Hi! I’m trying to convert two models from TensorSpeech/TensorflowTTS into tensorflow.js, but the expected input dimensions seem to be set to a specific number instead of being allowed to vary. E.g. I expect the input shape for my mel spectrogram generator to be [-1, -1], but tensorflowjs_wizard converts it to [-1, 10], which only lets me input exactly 10 phonemes. The output of this spectrogram generator is a different size than the conversion wizard makes the vocoder model accept. Is there a setting in the wizard or in tensorflow.js I am overlooking?
Are you able to share the input saved model with us for us to check what may be happening here? If you could share via Google drive or similar to me I can ask our team to check what may be causing this. If you can not share publicly via link here let me know and I can drop you a message on LinkedIn/Twitter with my work email to share to privately if that works better for you for the purpose of trying to debug this. Thanks!
Sure! Thanks a ton for helping
Here in this folder is the original SavedModel and the tensorflow.js model converted with tensorflowjs_wizard. It contains architecture information, but it is an instance of FastSpeech2 from TensorflowTTS.

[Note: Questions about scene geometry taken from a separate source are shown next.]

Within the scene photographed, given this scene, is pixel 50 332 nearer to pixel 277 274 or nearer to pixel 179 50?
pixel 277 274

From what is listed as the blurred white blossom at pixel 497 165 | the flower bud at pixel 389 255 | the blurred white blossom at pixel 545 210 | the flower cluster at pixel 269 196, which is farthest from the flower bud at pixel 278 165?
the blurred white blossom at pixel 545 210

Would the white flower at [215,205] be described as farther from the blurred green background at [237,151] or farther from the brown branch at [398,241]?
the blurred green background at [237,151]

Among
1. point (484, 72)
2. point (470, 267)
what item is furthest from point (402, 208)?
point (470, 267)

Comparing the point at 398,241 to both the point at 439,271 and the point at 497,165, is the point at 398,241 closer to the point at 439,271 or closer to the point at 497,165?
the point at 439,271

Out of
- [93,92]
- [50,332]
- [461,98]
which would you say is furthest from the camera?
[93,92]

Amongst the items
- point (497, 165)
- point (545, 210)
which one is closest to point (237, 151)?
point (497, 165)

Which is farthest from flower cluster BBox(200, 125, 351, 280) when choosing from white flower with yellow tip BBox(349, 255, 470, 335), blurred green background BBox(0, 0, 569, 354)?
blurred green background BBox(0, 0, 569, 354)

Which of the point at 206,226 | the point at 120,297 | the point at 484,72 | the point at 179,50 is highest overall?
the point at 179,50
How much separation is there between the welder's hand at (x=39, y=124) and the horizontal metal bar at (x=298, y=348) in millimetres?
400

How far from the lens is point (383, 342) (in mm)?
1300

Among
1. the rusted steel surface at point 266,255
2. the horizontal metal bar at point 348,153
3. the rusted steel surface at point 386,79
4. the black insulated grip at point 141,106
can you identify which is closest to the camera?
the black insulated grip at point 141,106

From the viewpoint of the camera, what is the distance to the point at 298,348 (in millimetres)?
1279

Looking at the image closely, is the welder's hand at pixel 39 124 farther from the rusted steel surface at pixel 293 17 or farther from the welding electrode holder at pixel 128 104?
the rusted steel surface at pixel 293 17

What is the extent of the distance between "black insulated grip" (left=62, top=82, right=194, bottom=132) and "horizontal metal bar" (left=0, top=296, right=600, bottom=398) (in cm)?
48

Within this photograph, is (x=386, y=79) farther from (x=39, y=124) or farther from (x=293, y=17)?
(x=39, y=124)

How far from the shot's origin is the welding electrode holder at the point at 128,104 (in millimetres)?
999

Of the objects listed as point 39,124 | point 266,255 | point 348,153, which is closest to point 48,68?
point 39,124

Hey, I got it working so here’s that demo TensorflowTTS in Tensorflow.js
Unfortunately it seems to work extremely slowly, even after quantizing it to a much smaller size. I’ve already tried all the different backends (it is not compatible with WASM), and no luck making it faster than WebGL. I don’t know very much about FastSpeech2, MB-MelGAN, or TensorFlow, so I’m not sure there’s anything I can do to make it faster. I guess my dream of turning this into a useful browser extension won’t work
Latency aside, this is so cool! I have some questions: Can you customize the voice easily for this eg can I make it sound like me? I managed to clone my voice once with a 3rd party and curious if it would now be possible via your conversion too?
Even though it takes some time - on my old laptop its about 8 seconds for me, it is still a really interesting demo. I will try on my desktop later which is more modern with a dedicated GPU to see if that improves things. I will also share with our team to see if they have any ideas on optimization here.
For the WASM compatibility is it a missing op issue?
@Taylor I have tried your demo, it is pretty amazing.
The performance can be better, since your model contains variable length input, the model need to compile the op shader each inference if the shapes changes.
You can see that for the exact same input string, the first inference could take up to 6sec, which the following inference only takes 600ms.
We also have a flag you can try where we parameterize the shape for the op shader, it should significant improve the first inference. Can you try to add following flag to your demo.
Wow! As a newbie to TensorFlow (and to ML in general) this is a reaction I did not expect!
TF.JS show and tell seems really cool. I’d be honored to be on! But, now I must ask you, you know this is a port of someone else’s model, right? I feel like I did only one tenth of the work they did to get this model working. That said, and motivated by the slowness of the previous model, I have been studying up on ML with plans to create a native TensorFlow.js model of FastSpeech2! Perhaps we could talk about that.
In terms of cloning your voice with this, while this architecture is not designed to facilitate that, I wouldn’t rule it out completely. As I understand it, FastSpeech2 trains significantly faster than auto-regressive models such as Tacotron 2 (and I believe with less data but I’m not sure). A noisy and somewhat acceptable voice is possible from Tacotron 2 using only 10 minutes of training data, so I’m sure FastSpeech2 could do just as good if not better! I wouldn’t bet too much on it being fast enough in the browser, though, since the whole model would need to be trained at once.
The WASM compatibility error seems to be a missing implementation of Softplus, an activation function:
Error: Kernel 'Softplus' not registered for backend 'wasm'
Wow, if that’s true then my extension idea might really work with this model! Unfortunately, I tried it both on a lower-end (512MB VRAM) and higher-end (6GB VRAM) machine, and this flag made no difference. Perhaps I am using it wrong, but I could see with tf.getBackend() that the backend was set to 'webgl' and tf.env().get('WEBGL_USE_SHAPES_UNIFORMS') returns true. I have tried with and without tf.enableProdMode()
Sure we have had people talk about their conversion experiences too in the past especially if they have built something with the resulting model or done optimizations which I figured you had done given the discussions above. Not to mention this is the first time I have seen a successful TTS conversion. Always exciting to see how others may take and use such a conversion in their work.
Maybe we can wait until you have done some optimization or re-made TFJS native version / using it for something novel in the browser - eg a demo with a text chat demo to read aloud messages or some accessibility use case to read highlighted text out aloud for example as part of a chrome extension. Ideally it can solve a problem for many and that is always good content to talk.
No rush here so just let me know when you feel you have made some progress and we can have a chat to see where you are at.
Feel free to drop me a direct message on the forum or via my other social media if you are following me there when you feel it is in a good state that you can talk about your learnings.
Knowledge sharing is the key part of this show and to inspire others to also convert more models so the JS community can take those and use them in ways others have never dreamt of! JS Engineers are very creative bunch of people
Ping is out of office today but he will hopefully get back next week around your usage of his suggestion.